═══ READING PASSAGE ═══

Wednesday, March 07, 2007

Neigh Bother

Equus, Gielgud Theatre, Shaftesbury Avenue, London, Saturday March 3, 2007, 2.30pm.

The woman selling the programmes in the lobby surreptitiously slips a piece of paper inside your correspondent's copy. Opening it up, Dead Kenny finds not a saucy message with the good lady's telephone number but instead the notification that Richard Griffiths will miss today's performances due to illness. Ominous news in that Daniel (Harry Potter) Radcliffe may be getting all the pre-publicity for Equus but Griffiths is the veteran thesp whose role as the psychiatrist is the larger part which to a great extent carries the whole play. Further, Radcliffe knows Griffiths from the Potter films, so his experience and familiarity will have given the young star a comfort buffer in the early showings, thus today will provide the wand-waving wunderkind with his sternest test of nerves since opening night.

And so, the big questions. How does the understudy cope? Colin Haigh is certainly credible as the avuncular shrink questioning the ethics of his profession as he puzzles over the passionate madness of his troubled young patient. He does, however, become increasingly reliant on prompts within his 'case notes' prop to remember his lines - this becomes a little distracting after a while, and the other main difference is that Haigh perhaps lacks the dynamism and projection that a star would have used to provide charge to some of the monologues, during which your dozy hack occasionally drifted. In the circumstances, however, his contribution is heroic.

═══

→ WHAT IS REQUIRED
Please write out the stretch of the Equus review above from "And so, the" through "contribution is heroic.", word for word.

═══ RECORDED INFORMATION ═══

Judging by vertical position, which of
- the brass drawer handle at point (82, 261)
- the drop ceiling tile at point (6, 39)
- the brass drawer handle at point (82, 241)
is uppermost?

═══

→ EXERCISE RESULT
And so, the big questions. How does the understudy cope? Colin Haigh is certainly credible as the avuncular shrink questioning the ethics of his profession as he puzzles over the passionate madness of his troubled young patient. He does, however, become increasingly reliant on prompts within his 'case notes' prop to remember his lines - this becomes a little distracting after a while, and the other main difference is that Haigh perhaps lacks the dynamism and projection that a star would have used to provide charge to some of the monologues, during which your dozy hack occasionally drifted. In the circumstances, however, his contribution is heroic.